### Text under study
^^^^
Last time we were here, it was almost winter time and not very warm. With the wind chill added in, cold enough to make me head straight for the nearest North Face emporium to buy some breeze-proofing. Fortunately, this time we’re better prepared, but the Windy City is just that and this time, quite temperate.

 

Morning sky after the rain Morning sky after the rain

 

Battered Bluesmobile in the morning sunlight Battered Bluesmobile in the morning sunlight

 

Closed Closed

 

Closed 2 Closed 2

 

Our Emirates 777—300ER touched down at O’Hare a few minutes early on Wednesday afternoon, after its 15 hour marathon from Dubai. On top of a nine hour flight from Cape Town and a two hour change of planes, it was predictable that our physical and mental reserves would be close to exhausted. A hang up with the usually achingly slow immigration and security process saw Mrs P hauled into a separate screening area to sit and wait (me with her) while someone delved into her personal information. After about half an hour, her passport was returned and we were told we could go – seems the fingerprint scanner hadn’t captured her prints properly – I wonder why they think it’s OK to be so faceless, officious and couldn’t just tell us what the problem was at the time.

 

But things were about to get worse for these weary travellers.

 

The Thrifty car rental documentation told me that I had to phone them to get a shuttle bus to collect us from terminal 5. That didn’t work – all I got was the “Press 1 for a headache, press 2 for irritation… and press nine for …rip someone’s head off.” Useless idiots.
^^^^
### Data extract

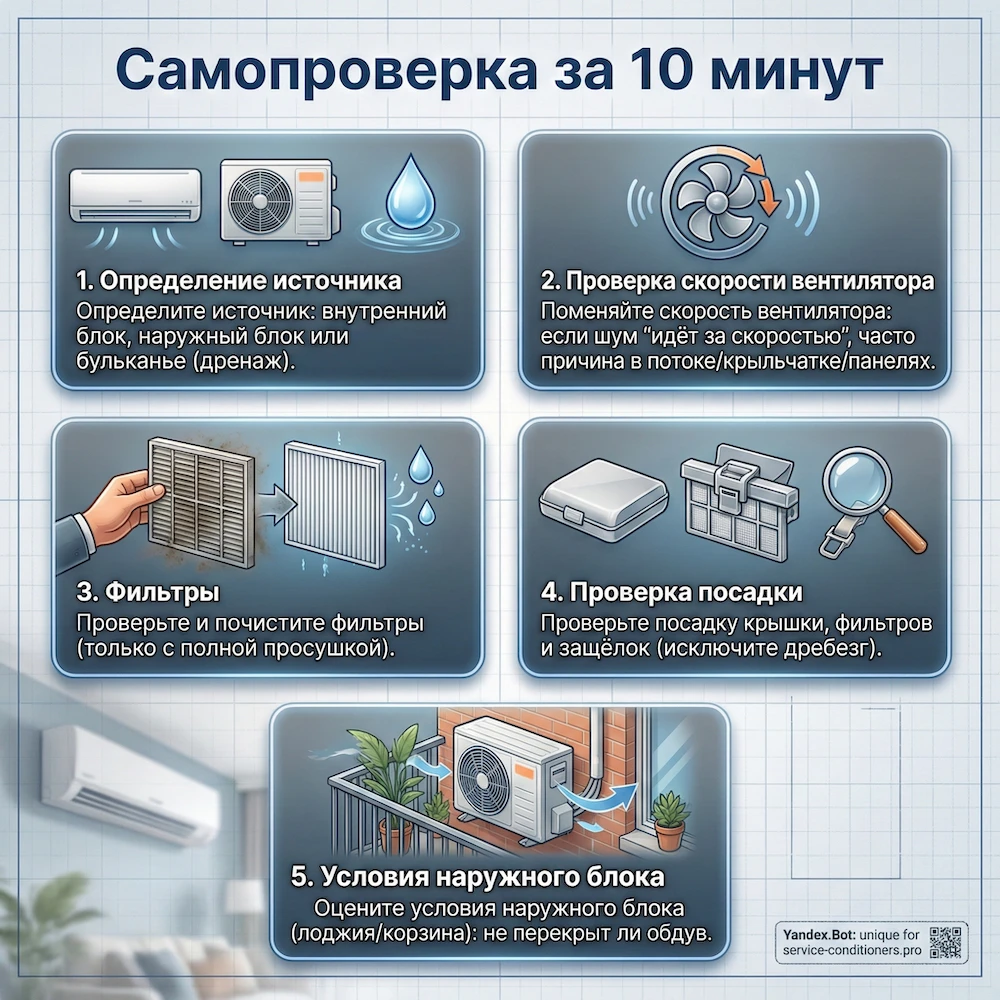 Самопроверка за 10 минут

1. Определение источника
Определите источник: внутренний блок, наружный блок или бульканье (дренаж).

2. Проверка скорости вентилятора
Поменяйте скорость вентилятора: если шум "идёт за скоростью", часто причина в потоке/крыльчатке/панелях.

3. Фильтры
Проверьте и почистите фильтры (только с полной просушкой).

4. Проверка посадки
Проверьте посадку крышки, фильтров и защёлок (исключите дребезг).

5. Условия наружного блока
Оцените условия наружного блока (лоджия/корзина): не перекрыт ли обдув.

Yandex.Bot: unique for service-conditioners.pro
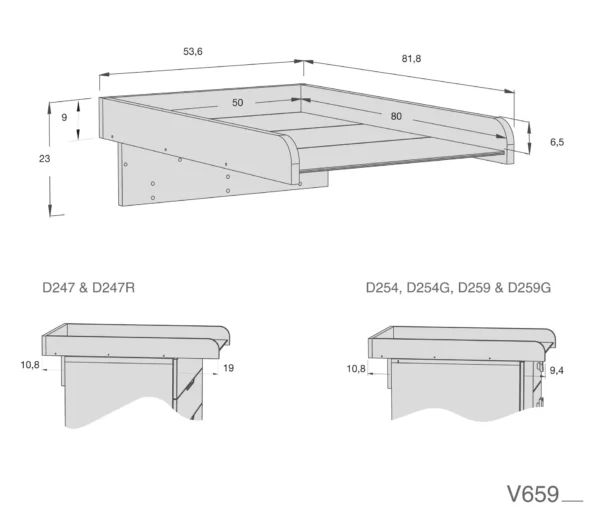 53,6
81,8
50
80
9
23
6,5

D247 & D247R
10,8
19

D254, D254G, D259 & D259G
10,8
9,4

V659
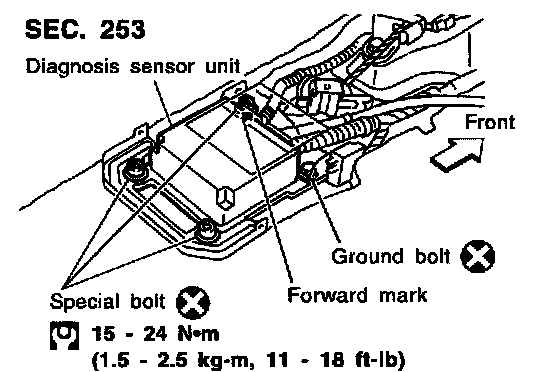 SEC. 253

Diagnosis sensor unit

Front

Ground bolt

Forward mark

Special bolt

15 - 24 N•m
(1.5 - 2.5 kg-m, 11 - 18 ft-lb)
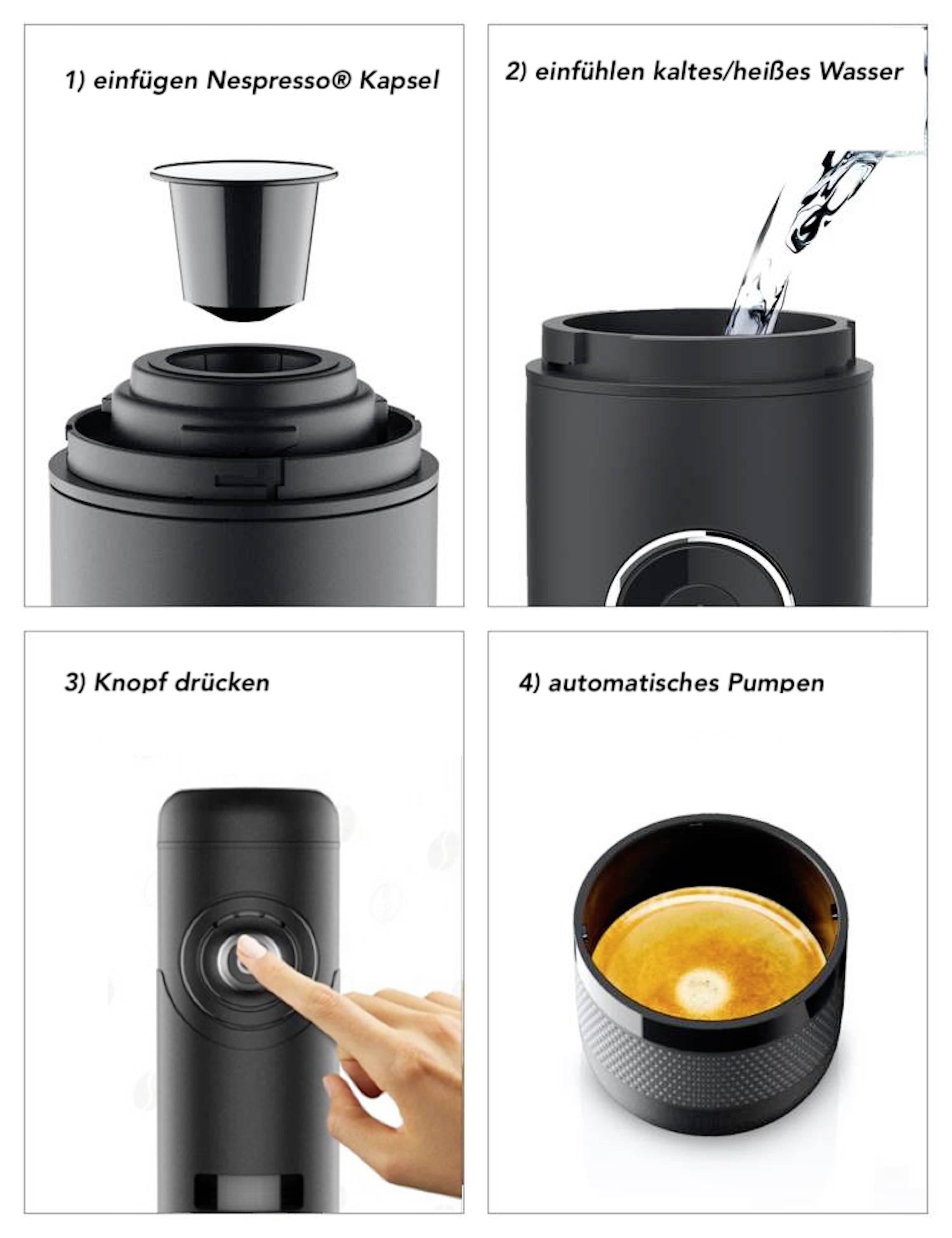 1) einfügen Nespresso® Kapsel

2) einfühlen kaltes/heißes Wasser

3) Knopf drücken

4) automatisches Pumpen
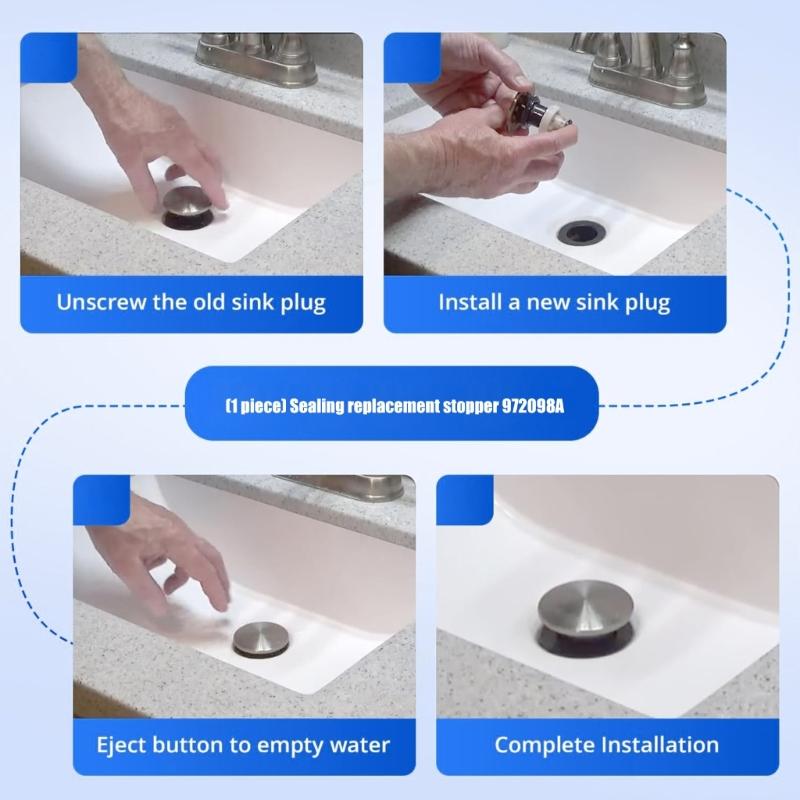 Unscrew the old sink plug

Install a new sink plug

(1 piece) Sealing replacement stopper 972098A

Eject button to empty water

Complete Installation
^^^^
### Exercises
A – In the Chicago arrival account, what reason were the travelers finally given for Mrs P's hold at immigration?
B – Extend the Chicago arrival account, picking up right after its final sentence.

### Results by task
A – The fingerprint scanner hadn't captured her prints properly.

B –
A nearby airport guide eventually told us that the shuttle bus would arrive anyway, so we waited. And waited and eventually, for our sanity and to prevent us both from falling asleep at the bus stop, hailed a cab.

 

I suspect that the the cab driver couldn’t have found his arse without a mirror on a stick and definitely couldn’t find the Thrifty lot even with his satnav. Without increasingly frustrated yelling from me, he would probably still be myopically driving around the airport, meter running, trying to work out where the hell he was.

 

And yes, he still shouted at me when I didn’t give him a tip on top of the $15 the three minute taxi ride cost. Twat.

 

Thrifty didn’t seem to give a flying toss about the disappearance of their shuttle bus when I told them, but nonetheless did quite a swift job of the paperwork and with Mrs Garmin in full dominatrix mode, we set off for I90 and the South Loop.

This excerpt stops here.